O quarteto estava num dos quartos da casa de Athos e, nesse momento, os amigos olhavam para o paciente na cama. D’Artagnan se ofereceu para limpar o ferimento e assim, tirou a capa de Jacques. Nisso, Aramis escutou batidas na porta:

- Athos, alguém está batendo!

- Deve ser o médico... Grimaud!

Grimaud era o fiel criado de Athos. Este lhe ordenou:

- Vai lá e atende. Se for o médico, manda ele entrar.

Mudo, o criado se retirou.

D’Artagnan, depois de tirar cuidadosamente a capa do ferido, começou a desabotoar-lhe a camisa. Quando abriu a camisa, seu rosto ficou vermelho feito um tomate e, em seguida, o rapaz paralisou de vez.

- D’Artagnan, o que foi...? – Porthos perguntou.

Nenhuma resposta. O rapaz estava catatônico.

- D’Artagnan, o que aconteceu...? – Aramis insistiu.

Nada.

- D’Artagnan! – Athos chamou. – Qual é o problema?

D’Artagnan se retesou todo e balançou a cabeça, como se acordasse de um transe.

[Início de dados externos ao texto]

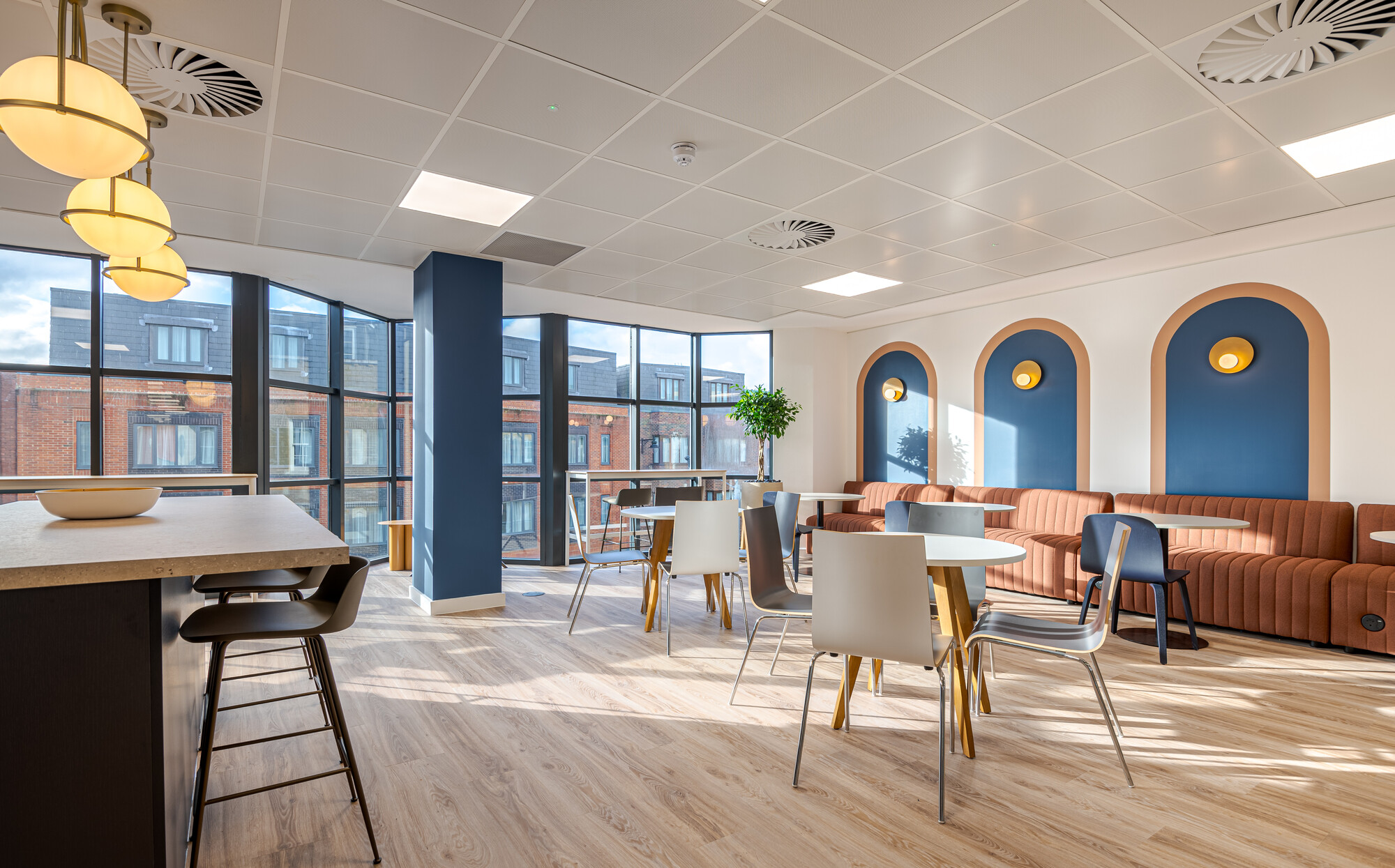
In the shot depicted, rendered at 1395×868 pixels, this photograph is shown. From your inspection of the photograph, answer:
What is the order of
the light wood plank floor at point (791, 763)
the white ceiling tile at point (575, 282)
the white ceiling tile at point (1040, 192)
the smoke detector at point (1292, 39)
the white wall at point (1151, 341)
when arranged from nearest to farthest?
the light wood plank floor at point (791, 763) → the smoke detector at point (1292, 39) → the white ceiling tile at point (1040, 192) → the white wall at point (1151, 341) → the white ceiling tile at point (575, 282)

- Pessoal... – ele disse. – “Ele” é “ela”...

- Como é que é?! – os outros três amigos perguntaram bastante surpresos.

Os outros três se aproximaram e viram o motivo do espanto do amigo. E não era à toa: por debaixo da camisa havia um par de seios, o que queria dizer que Jacques de Villarmont, na verdade, era uma mulher.

Nisso, ela acordou e ficou furiosa. Em fração de segundos, fechou a camisa e conseguiu desferir, com a mão direita, um belo soco, bem no rosto de D’Artagnan.